Termina su primer rollo y sale de aquella habitación al final de su casa, recorre la cocina con aspecto negroso por el quemar de la leña y llega a la sala en donde agarra más material. Hace nuevamente el recorrido, pero antes de poner sus pies en el telar, va a el hilar, una especie de rueda que al girar envuelve la fibra, ya que en rollo es mucho más cómodo el trabajo.
Sigue pasando el rollo de un lado al otro; de mano en mano y hala la mesa del telar con el brazo que queda libre para asegurar el entrelazado que acaba de hacer. Me deja intentar el proceso y luego nos sentamos nuevamente en el patio de su colorida casa.
- ¿Usted cree que en el municipio esta tradición vuelva a ser tan importante como antes?
- No, yo no creo. A las generaciones de ahora no les interesa y hasta se burlan. Y las alcaldías menos, si no apoyaron antes no creo que lo hagan ahora. Reniega don Miguel en la puerta de su habitación, donde tiene unas cuantas docenas de fibra ya entrelazada.
Al transcurrir la conversación don Miguel se mantiene reacio a creer que la cabuya y sus trabajadores son importantes para el municipio. El tiempo lo ha hecho sacar la conclusión de que ahora su trabajo no tiene importancia.
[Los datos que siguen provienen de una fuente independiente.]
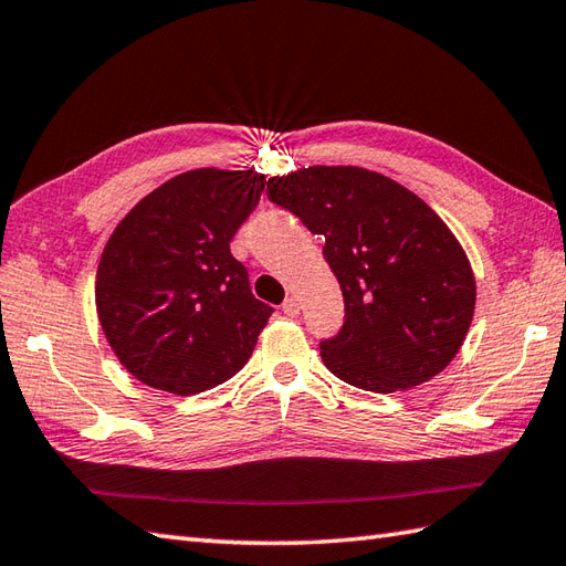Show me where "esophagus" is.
<instances>
[{"mask_svg":"<svg viewBox=\"0 0 566 566\" xmlns=\"http://www.w3.org/2000/svg\"><path fill=\"white\" fill-rule=\"evenodd\" d=\"M282 311L289 315V318H296L298 315V311H301V306H298V301L294 298V296H289L284 304H282Z\"/></svg>","mask_w":566,"mask_h":566,"instance_id":"obj_1","label":"esophagus"}]
</instances>
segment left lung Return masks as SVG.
I'll return each mask as SVG.
<instances>
[{"instance_id": "obj_1", "label": "left lung", "mask_w": 566, "mask_h": 566, "mask_svg": "<svg viewBox=\"0 0 566 566\" xmlns=\"http://www.w3.org/2000/svg\"><path fill=\"white\" fill-rule=\"evenodd\" d=\"M268 197L321 235L343 289V331L321 343L327 371L354 388L398 392L453 361L475 313V274L422 197L359 166L274 176Z\"/></svg>"}]
</instances>
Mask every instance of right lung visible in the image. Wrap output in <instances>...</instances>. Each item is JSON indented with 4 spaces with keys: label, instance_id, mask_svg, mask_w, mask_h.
<instances>
[{
    "label": "right lung",
    "instance_id": "1",
    "mask_svg": "<svg viewBox=\"0 0 566 566\" xmlns=\"http://www.w3.org/2000/svg\"><path fill=\"white\" fill-rule=\"evenodd\" d=\"M262 188L253 168L186 170L142 197L105 243L96 313L144 386L197 396L251 359L272 306L253 296L229 243Z\"/></svg>",
    "mask_w": 566,
    "mask_h": 566
}]
</instances>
Se sorprendió enormemente cuando llegué hasta su casa y le conté que quería retratar con fotografía algo que para mí está en la identidad guarneña.

A la charla se suma Fabiola, su esposa hace 43 años, que también tiene mucho que contar de la cabuya, pero que al igual que Miguel ya no encuentra a quién dirigir sus palabras, pues nunca tuvieron hijos.
Para el exterior, la identidad del municipio de Guarne es la cabuya. Cuando esta economía estaba en furor fueron los guarneños los que llevaban el primer puesto en la carrera. Ya casi no quedan personas como Miguel Ángel y las que quedan como Vainor Orrego (El Colorado), Jorge Iván Ortiz (Chaparral) o Ramón Zapata (Bellavista) están perdiendo la esperanza de ver nuevamente su pueblo entrelazado.
De quién será pues la responsabilidad de revivir la tradición, o más bien de encontrar otra cosa que nos identifique.